What 2026 DBIR Confirms: Attacks Are Living in the Browser

2 minute de lecture

Mis à jour :

L’insécurité au cœur du navigateur : Analyse du DBIR 2026

Le rapport Verizon 2026 (DBIR) met en exergue une mutation majeure de la menace cyber : le navigateur est devenu le vecteur privilégié des attaques, échappant largement aux outils de sécurité réseau et aux agents EDR traditionnels.

Points clés :

  • Shadow AI : L’usage non autorisé d’IA générative explose. 67 % des utilisateurs accèdent à ces services via des comptes personnels sur des postes professionnels, exposant des données sensibles hors du contrôle des politiques DLP (Data Loss Prevention) de l’entreprise.
  • Angle mort du vol d’identifiants : 39 % des brèches impliquent un abus d’identifiants. Les outils de sécurité classiques (proxys, DNS, agents endpoint) ne détectent quasiment aucune tentative de phishing moderne ou de vol de session, car celles-ci se déroulent au niveau du rendu de la page web.

- _Consigne_
Rédigez la suite de l'analyse du DBIR 2026 sur les attaques dans le navigateur, en reprenant juste après sa dernière phrase, s'il vous plaît.

- _Données brutes_
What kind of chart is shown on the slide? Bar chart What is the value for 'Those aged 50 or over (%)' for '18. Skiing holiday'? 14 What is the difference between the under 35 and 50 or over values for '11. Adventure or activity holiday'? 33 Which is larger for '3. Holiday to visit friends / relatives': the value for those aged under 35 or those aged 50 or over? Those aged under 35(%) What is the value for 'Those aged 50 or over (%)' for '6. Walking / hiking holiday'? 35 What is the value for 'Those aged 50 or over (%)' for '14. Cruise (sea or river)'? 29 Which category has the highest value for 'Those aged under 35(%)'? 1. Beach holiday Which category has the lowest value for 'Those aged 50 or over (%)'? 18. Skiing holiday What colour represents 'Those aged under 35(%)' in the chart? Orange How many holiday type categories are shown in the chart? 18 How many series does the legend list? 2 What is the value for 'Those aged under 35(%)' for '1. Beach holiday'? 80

- _Réponse_
  • Risques liés aux extensions : 13 % des extensions sont jugées critiques. 93 % des extensions malveillantes sont classées par les places de marché comme des outils de « productivité », rendant les politiques de filtrage basées sur les catégories inefficaces.
  • Technique « ClickFix » : Cette nouvelle forme d’ingénierie sociale manipule l’utilisateur pour qu’il exécute manuellement du code malveillant directement depuis son navigateur, facilitant l’installation de logiciels espions (infostealers).

Vulnérabilités et menaces :

  • L’article ne mentionne pas de CVE spécifique, car les attaques décrites exploitent le fonctionnement normal du navigateur, les comportements humains et la confiance excessive accordée aux outils de « productivité ».
  • La faille majeure réside dans le déficit de visibilité : les outils de sécurité ne scrutent pas l’activité interne des sessions web (exécution de scripts, interactions clavier/presse-papier, requêtes des extensions).

Recommandations :

  • Déplacer la détection : Intégrer des solutions de sécurité capables d’analyser l’activité directement dans le navigateur (Browser Security), seul endroit où l’interaction utilisateur et l’exécution du code sont visibles.
  • Gouvernance de l’IA : Mettre en place des alternatives d’IA gérées par l’entreprise pour limiter l’utilisation de comptes personnels.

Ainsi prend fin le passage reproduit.